* AUFGABEN:
(1) Welche Tiere machen laut dem Text über Naturschutz in der Agrarlandschaft den Bodenbrütern ganz besonders zu schaffen?
(2) Ändern Sie im Text über Naturschutz in der Agrarlandschaft die Passage zwischen „Für die wildlebende“ und „der Kommune arbeitet.“ einschließlich, indem Sie „Füchse“ durch „Marder“ ersetzen.
(3) Schreiben Sie den Text über Naturschutz in der Agrarlandschaft im Anschluss an seinen letzten Satz weiter.

Auch wenn Ralf Eichelmann die Größeneinheiten der Einzeläcker noch nicht als so sehr bedrohlich ansieht, so ist ihm doch insbesondere als Naturschützer klar, dass es vor allem die Vollständigkeit und die Durchrationalisierung der Nutzung unserer Landschaft in räumlicher und zeitlicher und in chemischer Hinsicht ist, die zum großen Artenschutzrückgang in den letzten Jahren wesentlich mitgewirkt haben.

Für die wildlebende Fauna bleiben nur kleine „Resträume“ und die auch nur für begrenzte Zeit im Jahr. Hinzu kommt auch das große Problem der größer werdenden Zahl heimischer Raubtiere, wie z.B. Füchse, Dachse, Elstern, die alle gesetzlich geschützt seien. Und ganz besonders die Waschbären, die Kleintieren und insbesondere den Bodenbrütern arg zu schaffen machen.

Aus all den obengenannten Gründen sind für den Wissenschaftler Ralf Eichelmann drei Anforderungen für den Naturschutz in der offenen Agrarlandschaft zentral:

  1. Der Naturschutz im Bereich des Wildtier- und Artenschutzes muß einer langfristigensystematischen kommunalen Planung folgen. Hier nennt er die als Vorbild die Gemeinde Reichelsheim, die schon seit vielen Jahren einen ausgebauten Fachbereich hat, der proaktiv für den Naturschutz in der Kommune arbeitet.
  2. Die jeweilige Einzelmaßnahme bzw. das Einzelprojekt muß bestimmten Qualitätskriterien genügen, die den Schutzerfolg für bestimmte Tierarten sicherstellen. „Greening“ allein genügt nicht.
  3. Jede Maßnahme muß für die betreffenden Tiere ganzjährig die folgenden Eigenschaften sicherstellen: Futter, Schutz und Deckung, Brutmöglichkeit und Freillaufflächen.

* GEGEBENE DATENSÄTZE:
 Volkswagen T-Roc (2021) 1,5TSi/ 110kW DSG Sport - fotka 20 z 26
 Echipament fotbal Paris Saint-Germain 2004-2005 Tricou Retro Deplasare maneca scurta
==
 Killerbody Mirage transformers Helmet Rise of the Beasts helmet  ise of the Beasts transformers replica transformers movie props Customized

* IHRE ANTWORTEN:
(1) Die Waschbären.

(2)
Für die wildlebende Fauna bleiben nur kleine „Resträume“ und die auch nur für begrenzte Zeit im Jahr. Hinzu kommt auch das große Problem der größer werdenden Zahl heimischer Raubtiere, wie z.B. Marder, Dachse, Elstern, die alle gesetzlich geschützt seien. Und ganz besonders die Waschbären, die Kleintieren und insbesondere den Bodenbrütern arg zu schaffen machen.

Aus all den obengenannten Gründen sind für den Wissenschaftler Ralf Eichelmann drei Anforderungen für den Naturschutz in der offenen Agrarlandschaft zentral:

  1. Der Naturschutz im Bereich des Wildtier- und Artenschutzes muß einer langfristigensystematischen kommunalen Planung folgen. Hier nennt er die als Vorbild die Gemeinde Reichelsheim, die schon seit vielen Jahren einen ausgebauten Fachbereich hat, der proaktiv für den Naturschutz in der Kommune arbeitet.

(3)
Agrarwissenschaftler Ralf Eichelmann zeigte anhand von Bildern und Schemata wie solche vierteiligen „Tierschutz Felder“ angelegt werden müßten. Immer wieder betont Eichelmann die Wichtigkeit der Ganzjährigkeit der Futterversorgung und der Mehrjährigkeit solcher Schutzmaßnahmen. Ausführlich ging der Naturschützer Ralf Eichelmann daher auf das „Naturschutzgebiet Mähried“ in der Nähe des Reichelheimer Flughafens ein.

Bei dem Reichelsheimer Mähried handelt es sich um Wiesen, die regelmäßig überflutet werden und ständig durch grasende Kulturtiere oder Mähmaschinen kurzgehalten werden. Dies ermöglicht vielen Pflanzen und Vogelarten die Wiederansiedlung in diesem Gebiet. Wichtig ist, dass auf die verschiedenen Bedürfnisse der Wiesenvögel eingegangen wird.

Erst zum „Hotspot“ für Brutvögel wurde es, so Eichelmann, als das riesige Naturschutzgebiet von einem hohen Zaun zum Schutz vor Raubtieren umgeben wurde.
Ausführlich und mit zahlreichen Beispielen geht Ralf Eichelmann auch auf das richtige Anlegen von Blühstreifen und Blühwiesen ein.

Auch diese bedürfen der Pflege und der Überarbeitung, sagt er. Es kommt öfter vor, dass diese „Verkrauten“, d.h., dass sich allein eine oder wenige schnellwüchsige Pflanzen durchsetzten. Dieser Prozess kehre sich allein nicht wieder um.
Auch müsse man manchmal breite Naturschutz-Feldränder oder zu Wildschutzwiesen umgewandelte Graswege mit dem Einsatz weiß-rot-gestrichener Pfosten vor dem „Abdriften“ der Landmaschinen auf die Seitenstreifen schützen.

Zusammenfassend kann man festhalten, dass es für den Naturschützer und Agrarwissenschaftler Ralf Eichelmann nicht notwendig wäre, dass 10% Prozent der landwirtschaftlichen Flächen für den Natur- und Artenschutz frei gemacht werden müssten, wie es z.B. die Grüne Umweltministerin Priska Hinz fordere. Es würde ein kleinerer Prozentsatz an Acker- und Wiesenflächen in einer Kommune reichen, wenn sie hohe Qualitätskriterien erfülle. Auch dadurch ließe sich ein Grundbestand an heimischen Arten sichern.

Einfaches Anlegen von Grünflächen auf Äckern oder ein paar Wochen länger das Getreide stehen zu lassen, bringe für den Artenschutz wenig.

Auch von Landwirten befahrene Graswege können artenreich sein, wenn außer den beiden Fahrstreifen der Weg nicht durch Mahd oder Pflanzenschutzmittel beschädigt wird. Diese Wiesenwege müssen ebenfalls geschützt und gepflegt werden.
Jede Kommune sollte mit der grundlegenden Erfassung der verfügbaren Flächen und der Feldwege mit der Naturschutzplanung beginnen und ein Konzept für den Artenschutz ausarbeiten. Diese Flächen sollten in Auswahl und Gestaltung den Bedürfnissen der Wildtiere folgen.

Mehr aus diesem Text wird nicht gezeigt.